Why do scribes and anglers get the shaft here? Milling, prospecting, and fishing apparently don't qualify for this perk. Neither do the results from jewelcrafting's Icy Prisms. What were Blizzard's criteria here? You can't say it only applies to pure gathering professions because enchanting clearly doesn't fall into that category. And you can't say it only applies to primary professions because inscription and jewelcrafting are left out. As is, it only applies to the pure, primary gathering professions -- plus for some reason, enchanting. Random ...

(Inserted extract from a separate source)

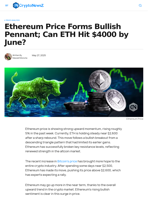 Ethereum Price Forms Bullish Pennant; Can ETH Hit $4000 by June?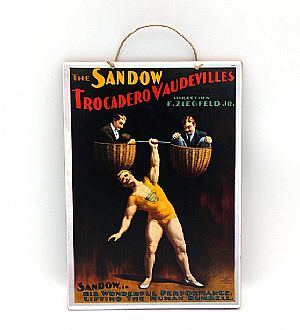 Πινακίδα vintage αφίσα The Sandow Trocadero Vaudevilles ξύλινη χειροποίητη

For the professions that qualify, this perk is fairly significant; 15% more mats over the lifetime of an expansion is quite a stockpile. However, I don't quite understand how the math works out here. A Northrend herb node will give you between one and three herbs, plus occasionally some other materials like Crystallized Life and Frost Lotus. 15% more herbs than a potential three herbs (at 33.333% -- repeating, of course) is about half an herb. Obviously, it's impossible to loot half an herb, so will the game track these half-herbs and give you an extra one every second node? Or does the bonus mean you always have a 15% chance of getting an extra herb or other item? If it's the latter, the perk isn't really worded that way.
In the end, it doesn't really matter. You're getting more stuff, no matter what. Hopefully Cataclysm will provide more reasons to be a gatherer. Those professions have felt somewhat neglected in Wrath, but this is a good start to get them back on track. I do find it odd how this perk discriminates against certain professions, though, so I must subtract a salute.
4 salutes out of 5
The points perks
Everyone's a Hero (Rank 2) Increases heroism points gained by 10%.

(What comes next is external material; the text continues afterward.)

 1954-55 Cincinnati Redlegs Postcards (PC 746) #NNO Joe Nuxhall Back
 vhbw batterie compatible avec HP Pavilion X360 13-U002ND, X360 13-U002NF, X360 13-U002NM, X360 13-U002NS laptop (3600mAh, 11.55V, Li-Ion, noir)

Honorable Mention (Rank 2) Increases honor points gained by 10%.
At first glance, these perks seem insanely good. After all, racking up points will be one of the main ways to gear up for raiding and the primary way to gear up for PvP in the next expansion. Remember, however, that hero and honor points in Cataclysm will be the equivalent of triumph badges and honor today -- not the equivalent of frost badges and arena points. Heroism and honor points won't get you the best stuff. Rather, they'll let you catch up to the previous tier or season so you can tackle the current tier or season more effectively. For players who stay at the bleeding edge of content and PvP, these extra points will mean very little. For alts, rerolls and players who have limited opportunities to log in, this bonus will be a nice way to gear up a little faster.
I like where Blizzard went with this. To offer extra points for the current tier/season would be taking the guild perk system too far. Doing so would be crippling to new guilds who couldn't offer those bonuses.
Keep in mind, also, that these point categories will have no weekly cap, unlike their higher-level counterparts. A 10% bonus could really add up over the course of a week running dungeons or unrated battlegrounds!
5 salutes out of 5
That's all of them! Some perks are clearly winners. Not every perk is game-changing, exciting or even all that useful. Taken together, however, this suite of bonuses, abilities and quality-of-life benefits makes a formidable case for belonging to a guild.
Once the perks go through a few iterations in the beta and we see a clearer picture of the final system, I'll write a column about the impact of perks on guilds. For now, though, let's provide Blizzard with solid feedback that helps them to refine the system. What changes to perks would you like to see? Which perks are your favorites? Tell us below!